___ PASSAGE ___
# Chapin power sprayer issue



## ajmikola (Feb 18, 2017)

So i bought the power sprayer last year and love it. However, yest i was using it and it started 'stuttering' then quit.
I assumed it was the battery. But charging did nothing.
Any ideas?


----------



## j4c11 (Apr 30, 2017)

Always a good idea to rule out the simple stuff. In this case, I would start by confirming that the battery is good and that the sprayer is not clogged - the pump shuts off when pressure builds beyond a certain level, like when you release the trigger.


----------



## Redtenchu (Jan 28, 2017)

+1, check the screens. I think there is one in the tank, and 2 in the stock wand.


----------



## ajmikola (Feb 18, 2017)

Will do. Thx guys.


----------



## ajmikola (Feb 18, 2017)

I FINALLY figured out was wrong with the sprayer. So after I aerated the other day I thought I would put down compost tea through the chapin. It is filtered through a tea bag so I thought no problem right. 
When I got home today I took apart everything. The filter in the wand was completely clogged up. So after I cleaned it, it worked great........for about 30 seconds then it started sputtering again. 
After I almost threw out the whole sprayer i figured I check it one more time. Much to my surprise the bottom of the tank was COVERED in silt from the compost tea. It kept clogging. Unreal. After I thoroughly cleaned it, it worked perfect. No more compost tea or any sediment containing fluid through the chapin. 
Thanks for the help.


----------



## Lawn_newbie (Jun 19, 2018)

ajmikola said:


> I FINALLY figured out was wrong with the sprayer. So after I aerated the other day I thought I would put down compost tea through the chapin. It is filtered through a tea bag so I thought no problem right.
___ SOURCE DATA ___
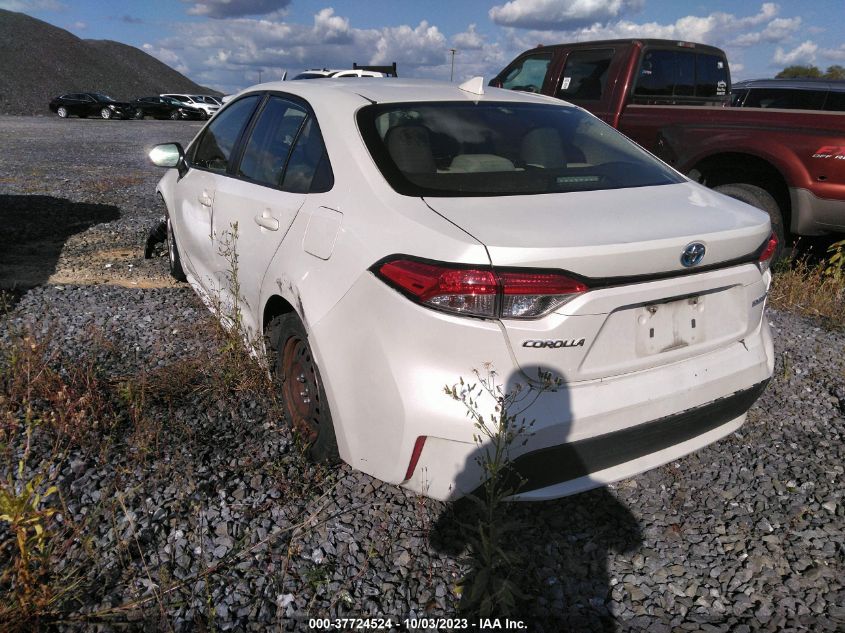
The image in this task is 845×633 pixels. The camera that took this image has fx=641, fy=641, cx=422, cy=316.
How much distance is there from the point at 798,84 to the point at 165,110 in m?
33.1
___
**REQUIRED TASKS**
**a)** Answer these questions about the Chapin sprayer thread, one line each:
(i) According to j4c11, under what condition does the pump shut off?
(ii) How many screens does Redtenchu think are in the stock wand?
(iii) What did ajmikola find covering the bottom of the tank?
**b)** Repeat word for word the part of the Chapin sprayer thread starting at "After I almost" and ending at "for the help.".
**c)** Continue the Chapin sprayer thread from its last line.

**RESULTS FOR THE EXERCISE**
**a)**
(i) When pressure builds beyond a certain level, like when the trigger is released.
(ii) Two.
(iii) Silt from the compost tea.

**b)**
After I almost threw out the whole sprayer i figured I check it one more time. Much to my surprise the bottom of the tank was COVERED in silt from the compost tea. It kept clogging. Unreal. After I thoroughly cleaned it, it worked perfect. No more compost tea or any sediment containing fluid through the chapin. 
Thanks for the help.

**c)**
> When I got home today I took apart everything. The filter in the wand was completely clogged up. So after I cleaned it, it worked great........for about 30 seconds then it started sputtering again.
> After I almost threw out the whole sprayer i figured I check it one more time. Much to my surprise the bottom of the tank was COVERED in silt from the compost tea. It kept clogging. Unreal. After I thoroughly cleaned it, it worked perfect. No more compost tea or any sediment containing fluid through the chapin.
> Thanks for the help.


Have you noticed a difference in your lawn after continued use of compost tea?


----------



## ajmikola (Feb 18, 2017)

Lawn_newbie said:


> ajmikola said:
> 
> 
> > I FINALLY figured out was wrong with the sprayer. So after I aerated the other day I thought I would put down compost tea through the chapin. It is filtered through a tea bag so I thought no problem right.
> ...


I cant say that i have, but i didnt brew it properly, apparently you need some eqipment i dont have to do it properly.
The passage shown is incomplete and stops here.